▶ SELECTED TEXT

I have added two dense layers with 4 and 3 neurons respectively.

Super Easy!

### More models

Let's create a simple 1 layer model comprising 3 neurons and see if it correctly adjusts weights and bias.

Model 2 needs fewer epochs and a higher learning rate because it is less complex than the previous one. You can try creating your own model based on your understanding and experiment with the parameters to find the optimal values. In the end, it's all about **"Trial and Error"**.

### Coefficients

Notice that the three neurons in the output layer have weights close to 1, 2, and 3, which are our actual weights. The biases are 0.49, 0.16, and 0.56, while our bias is 1.

In a more complex neural network, the coefficients are not calculated the same way. This is because multiple layers contribute to the output, so the weights are cumulative.

▶ WRITTEN PROBLEM 1
In the neural network text, how many neurons do the two added dense layers have?
▶ WRITTEN PROBLEM 2
Please reproduce the neural network text word for word, starting at "Let's create a" and ending at "our bias is 1.".

▶ SUPPLIED DATA
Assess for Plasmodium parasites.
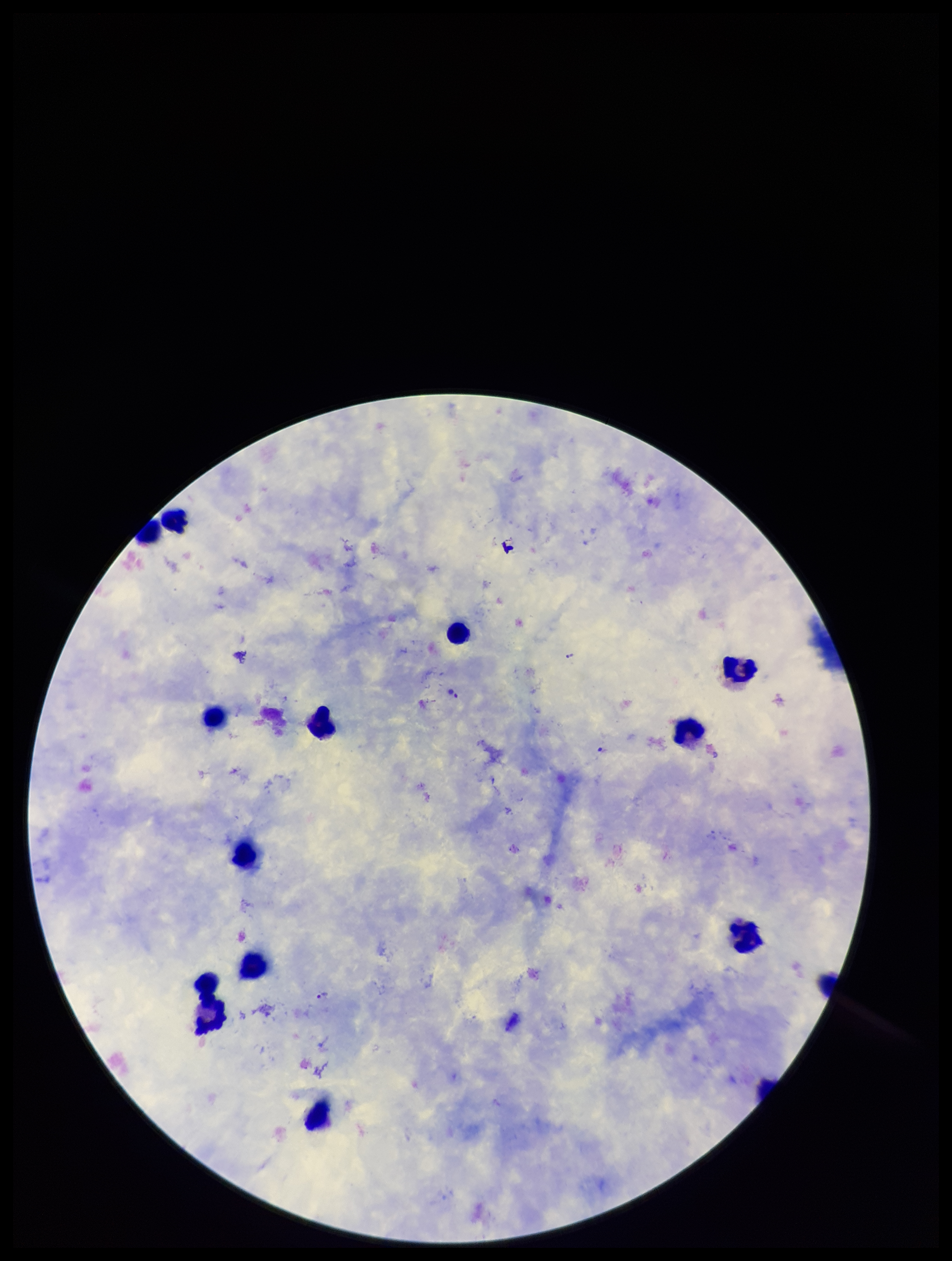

▶ COMPLETE OUTPUT 1
4 and 3 neurons, respectively.

▶ COMPLETE OUTPUT 2
Let's create a simple 1 layer model comprising 3 neurons and see if it correctly adjusts weights and bias.

Model 2 needs fewer epochs and a higher learning rate because it is less complex than the previous one. You can try creating your own model based on your understanding and experiment with the parameters to find the optimal values. In the end, it's all about **"Trial and Error"**.

### Coefficients

Notice that the three neurons in the output layer have weights close to 1, 2, and 3, which are our actual weights. The biases are 0.49, 0.16, and 0.56, while our bias is 1.